**Aim of the task:**
Every entry below should be printed exactly, without its images.

**Information provided:**
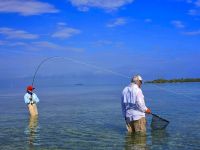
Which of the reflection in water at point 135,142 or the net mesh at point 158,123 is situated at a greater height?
the net mesh at point 158,123

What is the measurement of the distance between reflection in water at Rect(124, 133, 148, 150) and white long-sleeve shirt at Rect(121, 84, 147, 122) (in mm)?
751

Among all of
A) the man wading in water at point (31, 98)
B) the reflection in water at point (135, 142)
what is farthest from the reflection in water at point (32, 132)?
the reflection in water at point (135, 142)

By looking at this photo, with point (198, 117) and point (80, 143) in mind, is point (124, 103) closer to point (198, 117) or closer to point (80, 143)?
point (80, 143)

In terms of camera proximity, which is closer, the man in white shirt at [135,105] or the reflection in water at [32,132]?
the man in white shirt at [135,105]

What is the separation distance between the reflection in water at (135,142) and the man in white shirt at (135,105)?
0.88 ft

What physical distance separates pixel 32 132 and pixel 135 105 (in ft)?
17.5

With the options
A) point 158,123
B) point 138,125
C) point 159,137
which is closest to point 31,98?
point 158,123

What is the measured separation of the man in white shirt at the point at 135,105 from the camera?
49.9 feet

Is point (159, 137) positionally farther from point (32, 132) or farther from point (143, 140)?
point (32, 132)

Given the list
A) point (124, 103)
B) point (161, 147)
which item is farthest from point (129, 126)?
point (161, 147)

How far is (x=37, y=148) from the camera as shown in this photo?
14273 mm

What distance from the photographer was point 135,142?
1520 cm

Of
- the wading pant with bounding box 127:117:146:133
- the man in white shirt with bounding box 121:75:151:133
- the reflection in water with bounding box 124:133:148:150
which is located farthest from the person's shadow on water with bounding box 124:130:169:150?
the man in white shirt with bounding box 121:75:151:133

**Final answer:**
Which of the reflection in water at point 135,142 or the net mesh at point 158,123 is situated at a greater height?
the net mesh at point 158,123

What is the measurement of the distance between reflection in water at Rect(124, 133, 148, 150) and white long-sleeve shirt at Rect(121, 84, 147, 122) (in mm)?
751

Among all of
A) the man wading in water at point (31, 98)
B) the reflection in water at point (135, 142)
what is farthest from the reflection in water at point (32, 132)?
the reflection in water at point (135, 142)

By looking at this photo, with point (198, 117) and point (80, 143) in mind, is point (124, 103) closer to point (198, 117) or closer to point (80, 143)?
point (80, 143)

In terms of camera proximity, which is closer, the man in white shirt at [135,105] or the reflection in water at [32,132]?
the man in white shirt at [135,105]

What is the separation distance between the reflection in water at (135,142) and the man in white shirt at (135,105)?
0.88 ft

What physical distance separates pixel 32 132 and pixel 135 105 (in ft)?
17.5

With the options
A) point 158,123
B) point 138,125
C) point 159,137
which is closest to point 31,98?
point 158,123

What is the measured separation of the man in white shirt at the point at 135,105 from the camera?
49.9 feet

Is point (159, 137) positionally farther from point (32, 132) or farther from point (143, 140)?
point (32, 132)

Given the list
A) point (124, 103)
B) point (161, 147)
which item is farthest from point (129, 126)?
point (161, 147)

How far is (x=37, y=148) from the camera as shown in this photo?
14273 mm

What distance from the photographer was point 135,142?
1520 cm

Of
- the wading pant with bounding box 127:117:146:133
- the man in white shirt with bounding box 121:75:151:133
- the reflection in water with bounding box 124:133:148:150
which is located farthest from the person's shadow on water with bounding box 124:130:169:150?
the man in white shirt with bounding box 121:75:151:133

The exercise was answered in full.